Acordou no chão com os joelhos do cara sobre a sua barriga. Ele a segurava pelo pescoço, já batendo. A paisagista perguntou: “Por que está fazendo isso? O que eu te fiz? Sou uma pessoa do bem. O que você quer de mim? Dinheiro? Eu te dou dinheiro. Para com isso”. O agressor soltava gritos de guerra, acertava socos cada vez mais violentos. “Parecia o demônio”, diz. “Fui ficando apavorada, pedi socorro, berrei centenas de vezes bem alto o número do meu apartamento.” Quanto mais ajuda a paisagista pedia, mais nervoso ele ficava e embrutecia as pancadas. O sangue jorrava por todo lado, quando Elaine decidiu: “Vou morrer, mas não será fácil para ele”. Lembrou-se do filho, Rayron Gracie, 17 anos, que também é lutador de jiu-jítsu, e ensina que é preciso poupar a cara, o pescoço. Então coloquei os braços na frente do rosto para protegê-lo. “A mão fechada dele escorregava nos meus braços empapados de sangue, e Vinicius não conseguia acertar o alvo”, recorda. Virou um monstro ensandecido. Passou a disferir mordidas para tirar os braços dela da frente. “Mordia, gritava, tirava pedaços e cuspia a carne para o lado. Deu um soco tão forte, que achei que tinha levado meu olho para fora. Mandou mais um murro e quebrou o meu incisivo direito. Vi o dente voar. Eu estava perdendo a luta”, conta. “Assim que veio com a boca arreganhada para arrancar a maçã do meu rosto, enfiei a mão na boca de Vinicius. Ele mordeu com tanta raiva, que senti seus dentes entrarem até a metade dos meus dedos. Rasgados, três ficaram pendurados”.

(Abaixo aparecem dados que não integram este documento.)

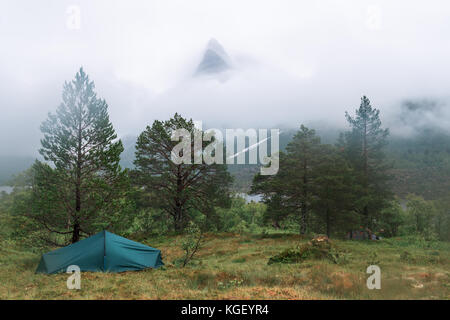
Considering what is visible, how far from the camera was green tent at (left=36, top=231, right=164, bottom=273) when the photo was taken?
37.0ft

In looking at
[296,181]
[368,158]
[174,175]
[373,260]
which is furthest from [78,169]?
[368,158]

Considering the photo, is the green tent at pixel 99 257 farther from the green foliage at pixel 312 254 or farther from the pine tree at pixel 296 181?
the pine tree at pixel 296 181

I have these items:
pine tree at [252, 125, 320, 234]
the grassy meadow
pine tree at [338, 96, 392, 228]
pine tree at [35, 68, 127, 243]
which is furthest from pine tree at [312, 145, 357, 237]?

Com os olhos inchados, as pálpebras meio coladas, Elaine já não enxergava mais. Percebeu, porém, que o homem veio por trás e a colocou sentada. “Ele me daria um mata-leão”. O golpe é aplicado quando o lutador está nas costas do adversário e, com o braço, envolve o pescoço dele. “Com a mão direita, agarrei o cabelo de Vinicius, e com a esquerda segurei firmemente o meu para não perder a posição. Ele não conseguiu atingir meu pescoço.” Como não pôde estrangular, abraçou Elaine por trás, e a espremeu sem parar. “A pressão era tanta que fui amolecendo, perdendo a energia… e apaguei. Em algum momento, voltei do desmaio e notei que não apanhava mais. Ficou um silêncio enorme no quarto. Só me dei conta do que aconteceu quando Tatiane me encontrou no corredor.”
Partiu do MP a conclusão de que Vinicius não só teve a intenção de matar Elaine como, de fato, acreditou ter conseguido liquidá-la. Por isso deixou seu apartamento. Lastreado nessa convicção, e no agravante de o lutador de jiu-jítsu ter agido de forma dissimulada, por marcar o encontro, o Ministério Público pediu a condenação dele.